The SPD are certainly playing up the danger of a
Tory CDU, neo-liberal FDP coalition government, but this is unlikely to be as
effective as Blair’s use of the same tactic: Kanzler Helmut Kohl’s former
government does not cast the same terrible shadow as Margaret Thatcher and John
Major; and the electoral system (similar to that used in Wales, Scotland and the
London assembly) gives significance to votes for minor parties.
It is symbolic that the Brandenburg Gate, that used
to stand in a wasteland in the no-man’s land in front of the Berlin Wall is now
flanked on either side by banks – the obvious oppression of the Wall has been
replaced by the tyranny of finance capital.

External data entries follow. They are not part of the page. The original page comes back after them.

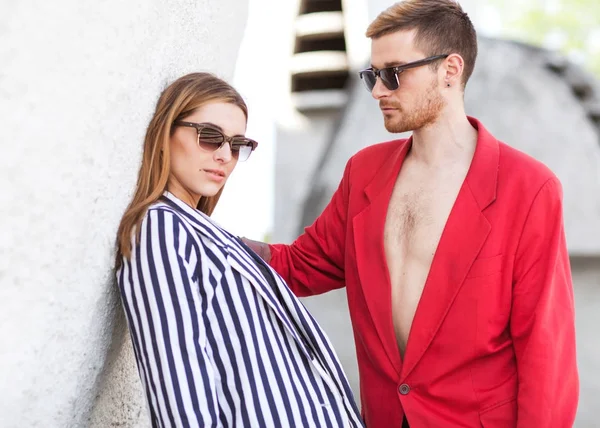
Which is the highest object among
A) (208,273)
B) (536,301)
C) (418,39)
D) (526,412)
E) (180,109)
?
(418,39)

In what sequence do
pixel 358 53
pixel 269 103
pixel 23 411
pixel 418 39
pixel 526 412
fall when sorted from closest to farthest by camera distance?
pixel 23 411, pixel 526 412, pixel 418 39, pixel 358 53, pixel 269 103

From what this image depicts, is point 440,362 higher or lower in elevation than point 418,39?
lower

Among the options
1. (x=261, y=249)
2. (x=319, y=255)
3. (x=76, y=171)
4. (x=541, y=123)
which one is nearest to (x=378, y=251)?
(x=319, y=255)

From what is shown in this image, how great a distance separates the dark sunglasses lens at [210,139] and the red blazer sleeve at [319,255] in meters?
0.82

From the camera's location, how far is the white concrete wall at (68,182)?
1.40 meters

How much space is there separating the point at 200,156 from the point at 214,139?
0.21ft

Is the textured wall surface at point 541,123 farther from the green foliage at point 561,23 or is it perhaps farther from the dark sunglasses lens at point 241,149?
the green foliage at point 561,23

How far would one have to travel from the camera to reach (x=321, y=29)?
10203mm

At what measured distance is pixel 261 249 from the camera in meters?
2.84

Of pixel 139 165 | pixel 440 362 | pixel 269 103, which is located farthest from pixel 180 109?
pixel 269 103

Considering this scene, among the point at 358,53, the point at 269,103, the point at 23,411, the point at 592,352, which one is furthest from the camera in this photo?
the point at 269,103

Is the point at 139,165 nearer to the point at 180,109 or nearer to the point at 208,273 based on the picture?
the point at 180,109

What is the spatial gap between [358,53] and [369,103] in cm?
185

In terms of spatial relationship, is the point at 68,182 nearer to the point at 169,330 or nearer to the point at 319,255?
the point at 169,330
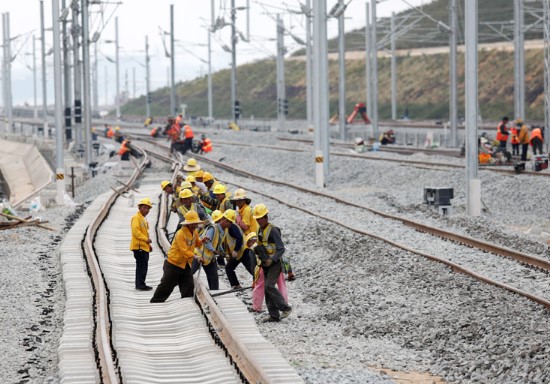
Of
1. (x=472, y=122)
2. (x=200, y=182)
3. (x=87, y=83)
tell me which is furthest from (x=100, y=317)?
(x=87, y=83)

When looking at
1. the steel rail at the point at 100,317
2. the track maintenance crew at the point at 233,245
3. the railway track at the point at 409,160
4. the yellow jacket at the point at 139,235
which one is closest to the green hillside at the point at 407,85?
the railway track at the point at 409,160

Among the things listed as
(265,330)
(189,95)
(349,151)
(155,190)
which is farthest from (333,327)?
(189,95)

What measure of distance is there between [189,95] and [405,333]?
148m

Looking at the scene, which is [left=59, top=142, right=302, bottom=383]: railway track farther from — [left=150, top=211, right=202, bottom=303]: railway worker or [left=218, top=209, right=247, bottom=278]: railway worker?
[left=218, top=209, right=247, bottom=278]: railway worker

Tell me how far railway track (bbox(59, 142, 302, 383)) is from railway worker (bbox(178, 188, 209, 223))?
1.25 meters

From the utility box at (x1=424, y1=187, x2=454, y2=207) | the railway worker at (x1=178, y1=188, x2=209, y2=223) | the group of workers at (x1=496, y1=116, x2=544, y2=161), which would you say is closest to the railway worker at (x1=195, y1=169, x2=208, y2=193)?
the railway worker at (x1=178, y1=188, x2=209, y2=223)

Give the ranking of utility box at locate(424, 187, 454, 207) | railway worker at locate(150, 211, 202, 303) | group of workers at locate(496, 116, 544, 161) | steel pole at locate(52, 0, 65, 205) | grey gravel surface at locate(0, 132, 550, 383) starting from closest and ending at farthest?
grey gravel surface at locate(0, 132, 550, 383) < railway worker at locate(150, 211, 202, 303) < utility box at locate(424, 187, 454, 207) < steel pole at locate(52, 0, 65, 205) < group of workers at locate(496, 116, 544, 161)

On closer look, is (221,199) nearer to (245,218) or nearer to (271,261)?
(245,218)

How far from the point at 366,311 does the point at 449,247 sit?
5059mm

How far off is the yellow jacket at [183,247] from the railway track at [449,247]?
4.06 m

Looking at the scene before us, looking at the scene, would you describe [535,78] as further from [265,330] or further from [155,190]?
[265,330]

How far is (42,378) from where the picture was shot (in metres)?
12.0

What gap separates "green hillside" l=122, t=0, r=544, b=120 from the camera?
96.7 m

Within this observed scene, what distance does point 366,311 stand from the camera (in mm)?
15828
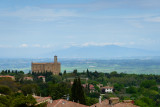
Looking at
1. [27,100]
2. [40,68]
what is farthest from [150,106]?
[40,68]

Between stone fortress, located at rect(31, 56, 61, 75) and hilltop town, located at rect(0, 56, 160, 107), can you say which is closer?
hilltop town, located at rect(0, 56, 160, 107)

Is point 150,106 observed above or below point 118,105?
below

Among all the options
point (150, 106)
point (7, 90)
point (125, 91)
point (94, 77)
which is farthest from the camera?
point (94, 77)

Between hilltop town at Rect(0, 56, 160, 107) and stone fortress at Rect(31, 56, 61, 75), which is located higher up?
stone fortress at Rect(31, 56, 61, 75)

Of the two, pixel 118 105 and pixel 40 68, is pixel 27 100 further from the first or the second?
pixel 40 68

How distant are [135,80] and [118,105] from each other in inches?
2377

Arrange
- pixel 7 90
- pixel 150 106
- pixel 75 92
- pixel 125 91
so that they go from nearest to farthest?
pixel 75 92
pixel 150 106
pixel 7 90
pixel 125 91

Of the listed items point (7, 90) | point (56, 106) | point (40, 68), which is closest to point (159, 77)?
point (40, 68)

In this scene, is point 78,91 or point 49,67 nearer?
point 78,91

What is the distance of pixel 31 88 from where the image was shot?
48.5 meters

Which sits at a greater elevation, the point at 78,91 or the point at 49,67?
the point at 49,67

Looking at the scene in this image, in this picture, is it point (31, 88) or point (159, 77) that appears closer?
point (31, 88)

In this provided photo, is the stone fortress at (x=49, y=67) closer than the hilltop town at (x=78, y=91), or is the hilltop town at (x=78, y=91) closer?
the hilltop town at (x=78, y=91)

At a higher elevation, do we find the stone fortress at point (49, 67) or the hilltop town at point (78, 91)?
the stone fortress at point (49, 67)
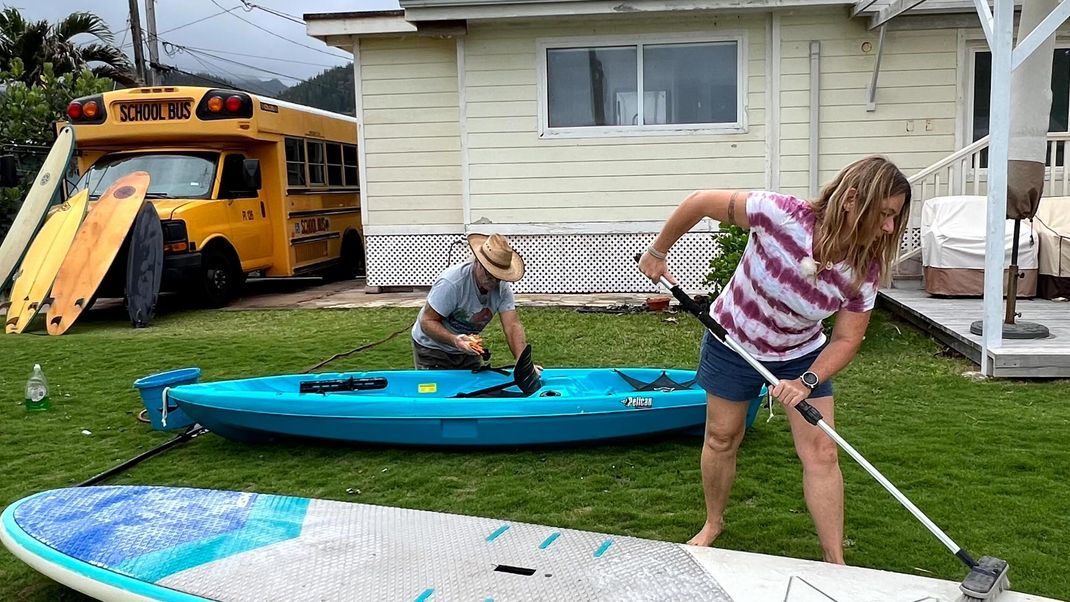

The Linke-PDS programme is very progressive,
campaigning for state intervention for jobs, with proper wages and higher taxes
for the rich: a complete break with the common sense of neo-liberalism. They
also have very high quality candidates. For example 34 year old Evrim Baba, a
Kurdish woman born in Turkey, a Berlin city councillor and party spokesperson
for women’s issues. Or Gesine Loetsche and Petra Pau: the two women who
currently, and very effectively, represent the PDS in the current Bundestag –
who have consistently opposed German military involvement in Yugoslavia and
Afghanistan, and the cuts in the social wage. Currently the PDS have two MPs
that they won under the first past the post stage of the last election, but they
failed to make the 5% hurdle for the list representatives. This time round the
party leaders hope to be elected, that will give the left greater weight in the
national political arena.
The establishment is not able to ignore the
Linke-PDS. Oskar Lafontaine is a very major figure, comparable to Tony Benn, and
the impact of his joining the WASG (left dissident split from the SPD), and the
WASG’s subsequent coalition with the PDS has had a significant impact,
particularly as the WASG also has support of trade unionists, and this has
helped the PDS to move on from its association with the former DDR. The
newspapers cover the PDS as one of the major parties – and encouragingly when
the right wing daily TagesZeiting asked the German equivalent of the CBI to rate
the programmes of each of the 5 main parties, they gave no points to the
Linke-PDS!
A significant part of the electorate will vote for a
class struggle party, which perhaps explains why there have been a number of TV
documentaries recently about the former DDR! A recent documentary about
Lafontaine tried to contrast his former high profile at the glossy Partietag of
the SPD, with his more recent appearances at the low profile meetings at WASG
and PDS events, but this merely underlines that the left parties are made up of
genuine rooted activists, with genuine commitment, not of careerists and spin
doctors like the SPD.
But of course, this is a double edged sword. The DDR
was a terrible dictatorship, but it offered economic security, an equitable
welfare and health system, women's rights and comprehensive education. It also
provided rent controlled accommodation. The promise of reunification that
excited the East German population was the prospect of gaining the living
standards of the west – instead they have lost much of the East German social
wage, and bear the brunt of unemployment and poverty. The promises are now dust
in their mouths.
Nor is the PDS simply a continuation of the old
ruling SED. In the one party states of Eastern Europe, not only careerists would
join the party, but also the community activists and socially aware, as party
membership was the only way to achieve anything. The PDS, like for example the
Munkas Part in Hungary, is a continuation of that part of the old party closest
to the working class.
Much has been made of the truly terrible posters
showing Gregor Gysi gazing at Lafontaine with love in his eyes. And they are
everywhere! But there are also smaller posters on many lampposts pledging the
PDS-Linke core values, of class loyalty, proper jobs, peace, social welfare and
women's equality. Many of the posters feature the campaign quote from Oskar
Lafontaine: “There is nothing stronger than an idea whose time has come”.